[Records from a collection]
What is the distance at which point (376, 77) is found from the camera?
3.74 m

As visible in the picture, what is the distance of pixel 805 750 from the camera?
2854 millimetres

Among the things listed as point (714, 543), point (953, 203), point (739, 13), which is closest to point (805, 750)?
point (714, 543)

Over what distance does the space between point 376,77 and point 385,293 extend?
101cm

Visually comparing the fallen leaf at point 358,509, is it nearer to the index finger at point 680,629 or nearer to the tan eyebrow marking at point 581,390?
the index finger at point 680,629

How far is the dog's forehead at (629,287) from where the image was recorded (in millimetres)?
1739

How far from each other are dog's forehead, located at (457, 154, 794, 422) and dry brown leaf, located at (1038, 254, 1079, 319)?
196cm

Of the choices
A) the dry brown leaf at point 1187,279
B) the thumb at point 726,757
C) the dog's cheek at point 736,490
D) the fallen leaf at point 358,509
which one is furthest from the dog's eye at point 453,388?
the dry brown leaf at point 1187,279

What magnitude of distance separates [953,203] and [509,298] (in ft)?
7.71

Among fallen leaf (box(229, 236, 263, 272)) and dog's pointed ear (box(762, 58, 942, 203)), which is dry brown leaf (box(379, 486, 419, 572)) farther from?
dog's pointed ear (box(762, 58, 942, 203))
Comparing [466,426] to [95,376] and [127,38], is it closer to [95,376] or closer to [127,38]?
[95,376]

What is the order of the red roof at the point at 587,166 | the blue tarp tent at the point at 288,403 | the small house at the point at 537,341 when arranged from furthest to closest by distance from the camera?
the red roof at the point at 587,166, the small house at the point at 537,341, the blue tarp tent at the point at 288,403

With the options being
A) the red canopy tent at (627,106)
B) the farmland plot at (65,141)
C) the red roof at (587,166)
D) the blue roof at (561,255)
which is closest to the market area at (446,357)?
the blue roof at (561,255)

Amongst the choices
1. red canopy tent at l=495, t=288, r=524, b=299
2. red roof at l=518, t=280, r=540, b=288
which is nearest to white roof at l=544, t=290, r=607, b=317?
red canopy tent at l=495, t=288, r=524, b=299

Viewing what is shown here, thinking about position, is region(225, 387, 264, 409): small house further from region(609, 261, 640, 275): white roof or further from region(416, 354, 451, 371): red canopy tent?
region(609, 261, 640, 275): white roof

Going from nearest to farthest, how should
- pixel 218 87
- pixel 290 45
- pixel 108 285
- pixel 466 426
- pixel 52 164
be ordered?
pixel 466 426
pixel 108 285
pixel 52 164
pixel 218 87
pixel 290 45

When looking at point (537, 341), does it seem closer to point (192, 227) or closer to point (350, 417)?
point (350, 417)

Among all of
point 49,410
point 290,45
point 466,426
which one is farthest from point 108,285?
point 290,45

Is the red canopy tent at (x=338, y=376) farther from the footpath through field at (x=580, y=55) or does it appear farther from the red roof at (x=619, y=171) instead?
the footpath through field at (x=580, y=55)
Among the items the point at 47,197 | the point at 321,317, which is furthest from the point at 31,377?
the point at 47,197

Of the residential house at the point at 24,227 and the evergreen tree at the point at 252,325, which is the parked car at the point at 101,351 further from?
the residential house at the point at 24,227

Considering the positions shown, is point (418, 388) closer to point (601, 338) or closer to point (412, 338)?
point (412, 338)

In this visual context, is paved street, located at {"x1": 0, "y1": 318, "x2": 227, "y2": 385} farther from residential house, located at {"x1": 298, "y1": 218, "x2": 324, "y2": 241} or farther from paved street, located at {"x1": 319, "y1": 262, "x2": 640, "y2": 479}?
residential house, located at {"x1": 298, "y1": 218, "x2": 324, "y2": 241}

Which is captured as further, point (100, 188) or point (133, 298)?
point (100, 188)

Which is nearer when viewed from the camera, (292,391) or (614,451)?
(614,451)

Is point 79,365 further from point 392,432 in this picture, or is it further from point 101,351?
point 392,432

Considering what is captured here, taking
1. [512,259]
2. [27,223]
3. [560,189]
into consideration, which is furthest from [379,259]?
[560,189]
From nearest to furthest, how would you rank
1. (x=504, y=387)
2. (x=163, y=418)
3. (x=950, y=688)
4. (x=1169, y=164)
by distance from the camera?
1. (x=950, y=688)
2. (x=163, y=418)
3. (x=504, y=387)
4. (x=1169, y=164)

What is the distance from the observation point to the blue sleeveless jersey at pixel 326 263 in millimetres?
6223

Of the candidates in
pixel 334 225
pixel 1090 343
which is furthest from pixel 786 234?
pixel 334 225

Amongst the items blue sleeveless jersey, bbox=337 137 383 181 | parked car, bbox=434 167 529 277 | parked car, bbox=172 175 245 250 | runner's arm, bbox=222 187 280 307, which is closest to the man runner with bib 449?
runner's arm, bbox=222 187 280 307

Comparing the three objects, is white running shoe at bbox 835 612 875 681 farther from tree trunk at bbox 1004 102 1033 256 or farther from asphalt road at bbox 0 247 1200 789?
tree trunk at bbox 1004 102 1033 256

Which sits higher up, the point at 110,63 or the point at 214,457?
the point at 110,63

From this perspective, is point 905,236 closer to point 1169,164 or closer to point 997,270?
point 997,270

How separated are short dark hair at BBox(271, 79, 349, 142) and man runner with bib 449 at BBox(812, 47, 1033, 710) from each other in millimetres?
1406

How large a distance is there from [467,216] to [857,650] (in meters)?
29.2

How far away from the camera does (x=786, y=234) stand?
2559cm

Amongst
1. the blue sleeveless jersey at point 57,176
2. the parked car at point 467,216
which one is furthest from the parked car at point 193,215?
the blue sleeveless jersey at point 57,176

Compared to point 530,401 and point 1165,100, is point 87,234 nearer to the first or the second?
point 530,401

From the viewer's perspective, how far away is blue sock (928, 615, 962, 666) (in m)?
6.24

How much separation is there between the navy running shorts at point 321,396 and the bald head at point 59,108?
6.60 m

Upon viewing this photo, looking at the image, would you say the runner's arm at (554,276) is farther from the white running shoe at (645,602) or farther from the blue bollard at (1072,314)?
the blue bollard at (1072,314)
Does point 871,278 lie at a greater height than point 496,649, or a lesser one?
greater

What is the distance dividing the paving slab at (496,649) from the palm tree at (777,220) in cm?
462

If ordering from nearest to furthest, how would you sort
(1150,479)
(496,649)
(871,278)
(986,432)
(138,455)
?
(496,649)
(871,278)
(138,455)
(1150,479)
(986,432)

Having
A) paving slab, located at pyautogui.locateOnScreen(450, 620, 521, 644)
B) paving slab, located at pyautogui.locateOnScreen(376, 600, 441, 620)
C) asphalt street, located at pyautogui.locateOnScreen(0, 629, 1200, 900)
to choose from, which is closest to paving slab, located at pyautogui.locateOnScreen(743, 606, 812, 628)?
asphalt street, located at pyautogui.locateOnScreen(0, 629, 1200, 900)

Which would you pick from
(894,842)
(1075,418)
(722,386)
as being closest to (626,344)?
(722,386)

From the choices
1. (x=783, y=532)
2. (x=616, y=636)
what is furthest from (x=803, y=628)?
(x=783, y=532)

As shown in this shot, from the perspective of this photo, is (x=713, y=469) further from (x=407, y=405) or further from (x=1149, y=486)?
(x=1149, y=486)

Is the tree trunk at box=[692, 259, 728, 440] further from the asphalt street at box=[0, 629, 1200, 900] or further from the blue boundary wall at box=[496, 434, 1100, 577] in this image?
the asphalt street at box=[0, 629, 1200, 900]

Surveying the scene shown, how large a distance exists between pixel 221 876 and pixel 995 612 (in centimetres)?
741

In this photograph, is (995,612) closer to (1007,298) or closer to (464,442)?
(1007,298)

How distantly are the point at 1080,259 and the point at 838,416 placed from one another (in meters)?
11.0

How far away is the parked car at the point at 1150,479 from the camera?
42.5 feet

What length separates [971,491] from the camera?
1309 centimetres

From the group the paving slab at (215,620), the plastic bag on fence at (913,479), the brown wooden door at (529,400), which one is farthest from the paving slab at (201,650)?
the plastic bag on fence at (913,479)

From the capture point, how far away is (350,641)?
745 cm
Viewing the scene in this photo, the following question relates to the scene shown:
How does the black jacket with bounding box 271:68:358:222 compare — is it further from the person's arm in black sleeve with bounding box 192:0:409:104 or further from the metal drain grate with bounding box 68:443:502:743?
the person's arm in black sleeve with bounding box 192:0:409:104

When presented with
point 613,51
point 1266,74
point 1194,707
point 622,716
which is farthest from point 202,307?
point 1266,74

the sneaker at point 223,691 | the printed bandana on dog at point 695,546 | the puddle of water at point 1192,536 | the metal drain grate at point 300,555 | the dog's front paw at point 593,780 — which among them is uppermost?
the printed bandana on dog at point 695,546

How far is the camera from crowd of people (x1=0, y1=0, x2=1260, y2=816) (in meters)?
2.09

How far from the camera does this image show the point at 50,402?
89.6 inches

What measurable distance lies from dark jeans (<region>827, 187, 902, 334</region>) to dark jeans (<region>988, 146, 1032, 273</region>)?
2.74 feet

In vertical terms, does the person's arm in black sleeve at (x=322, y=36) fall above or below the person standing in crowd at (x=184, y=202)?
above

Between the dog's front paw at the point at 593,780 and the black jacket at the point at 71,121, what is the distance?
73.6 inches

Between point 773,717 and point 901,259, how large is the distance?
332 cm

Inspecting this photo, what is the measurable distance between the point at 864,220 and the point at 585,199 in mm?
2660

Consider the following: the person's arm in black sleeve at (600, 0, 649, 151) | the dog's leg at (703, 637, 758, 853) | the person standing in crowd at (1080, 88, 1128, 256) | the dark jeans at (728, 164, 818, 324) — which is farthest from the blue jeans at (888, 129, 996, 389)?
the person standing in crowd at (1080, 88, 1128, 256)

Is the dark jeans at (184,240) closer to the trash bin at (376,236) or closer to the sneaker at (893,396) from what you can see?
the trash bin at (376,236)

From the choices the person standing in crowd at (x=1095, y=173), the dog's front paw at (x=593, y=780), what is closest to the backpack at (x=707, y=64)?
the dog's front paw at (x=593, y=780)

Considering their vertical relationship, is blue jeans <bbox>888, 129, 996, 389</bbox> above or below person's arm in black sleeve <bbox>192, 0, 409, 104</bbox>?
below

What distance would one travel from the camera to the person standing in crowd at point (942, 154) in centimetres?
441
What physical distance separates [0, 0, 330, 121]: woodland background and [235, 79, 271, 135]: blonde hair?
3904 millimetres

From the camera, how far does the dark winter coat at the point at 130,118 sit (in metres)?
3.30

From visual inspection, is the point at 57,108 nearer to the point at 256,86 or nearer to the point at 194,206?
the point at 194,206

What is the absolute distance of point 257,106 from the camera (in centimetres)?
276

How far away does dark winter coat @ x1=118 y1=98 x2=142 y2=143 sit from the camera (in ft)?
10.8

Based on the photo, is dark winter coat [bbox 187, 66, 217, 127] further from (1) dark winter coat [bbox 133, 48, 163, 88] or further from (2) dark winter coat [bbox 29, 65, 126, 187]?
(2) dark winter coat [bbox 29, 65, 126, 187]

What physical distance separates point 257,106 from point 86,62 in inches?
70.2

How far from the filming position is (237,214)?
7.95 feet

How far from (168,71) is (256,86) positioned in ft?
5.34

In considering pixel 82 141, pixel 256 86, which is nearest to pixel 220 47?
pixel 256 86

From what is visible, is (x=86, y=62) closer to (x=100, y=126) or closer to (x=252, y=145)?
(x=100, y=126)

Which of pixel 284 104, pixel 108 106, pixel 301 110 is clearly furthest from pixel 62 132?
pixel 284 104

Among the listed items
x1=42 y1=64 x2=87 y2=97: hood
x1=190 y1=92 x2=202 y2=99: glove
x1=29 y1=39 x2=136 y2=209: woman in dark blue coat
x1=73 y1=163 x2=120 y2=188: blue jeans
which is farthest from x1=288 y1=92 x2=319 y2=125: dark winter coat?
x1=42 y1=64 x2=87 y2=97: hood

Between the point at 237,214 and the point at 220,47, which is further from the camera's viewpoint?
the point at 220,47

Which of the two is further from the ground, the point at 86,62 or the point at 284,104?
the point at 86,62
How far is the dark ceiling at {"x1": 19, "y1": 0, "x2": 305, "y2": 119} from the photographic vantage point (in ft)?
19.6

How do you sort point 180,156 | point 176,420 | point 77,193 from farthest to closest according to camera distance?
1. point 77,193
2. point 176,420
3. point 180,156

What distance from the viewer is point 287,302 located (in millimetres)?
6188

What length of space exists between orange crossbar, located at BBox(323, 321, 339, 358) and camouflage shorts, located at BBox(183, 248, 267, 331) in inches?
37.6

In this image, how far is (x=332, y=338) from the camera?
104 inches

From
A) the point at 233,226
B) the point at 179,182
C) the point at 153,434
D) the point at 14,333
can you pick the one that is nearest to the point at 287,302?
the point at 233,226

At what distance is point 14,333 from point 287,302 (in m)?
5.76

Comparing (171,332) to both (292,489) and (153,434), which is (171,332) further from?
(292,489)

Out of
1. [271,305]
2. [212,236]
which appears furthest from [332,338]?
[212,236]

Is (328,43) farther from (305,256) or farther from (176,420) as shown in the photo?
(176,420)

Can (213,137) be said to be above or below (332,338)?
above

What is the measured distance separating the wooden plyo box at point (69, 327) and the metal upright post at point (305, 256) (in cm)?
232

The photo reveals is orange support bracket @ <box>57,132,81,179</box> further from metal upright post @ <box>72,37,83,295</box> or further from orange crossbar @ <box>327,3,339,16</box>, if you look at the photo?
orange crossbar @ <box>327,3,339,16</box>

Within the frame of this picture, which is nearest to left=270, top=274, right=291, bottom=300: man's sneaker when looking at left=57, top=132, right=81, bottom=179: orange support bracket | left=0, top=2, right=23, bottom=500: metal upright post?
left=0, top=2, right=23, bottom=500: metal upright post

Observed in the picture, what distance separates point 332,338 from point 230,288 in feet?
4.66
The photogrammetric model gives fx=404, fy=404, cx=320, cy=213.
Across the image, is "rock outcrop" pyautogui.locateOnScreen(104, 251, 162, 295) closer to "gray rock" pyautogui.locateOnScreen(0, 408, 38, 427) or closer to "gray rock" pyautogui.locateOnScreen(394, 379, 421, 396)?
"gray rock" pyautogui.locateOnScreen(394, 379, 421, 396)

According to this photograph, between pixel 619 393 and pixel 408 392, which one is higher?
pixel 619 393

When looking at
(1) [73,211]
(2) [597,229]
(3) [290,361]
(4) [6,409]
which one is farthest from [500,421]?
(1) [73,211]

» **The task**:
In the records above, return only the line that contains "The photogrammetric model" and every line after it through the last, exactly as they appear.

» **Answer to the task**:
The photogrammetric model gives fx=404, fy=404, cx=320, cy=213.
Across the image, is "rock outcrop" pyautogui.locateOnScreen(104, 251, 162, 295) closer to "gray rock" pyautogui.locateOnScreen(0, 408, 38, 427) or closer to "gray rock" pyautogui.locateOnScreen(394, 379, 421, 396)?
"gray rock" pyautogui.locateOnScreen(394, 379, 421, 396)

According to this photograph, between pixel 619 393 and pixel 408 392, which one is higher?
pixel 619 393

When looking at
(1) [73,211]
(2) [597,229]
(3) [290,361]
(4) [6,409]
which one is farthest from [500,421]?
(1) [73,211]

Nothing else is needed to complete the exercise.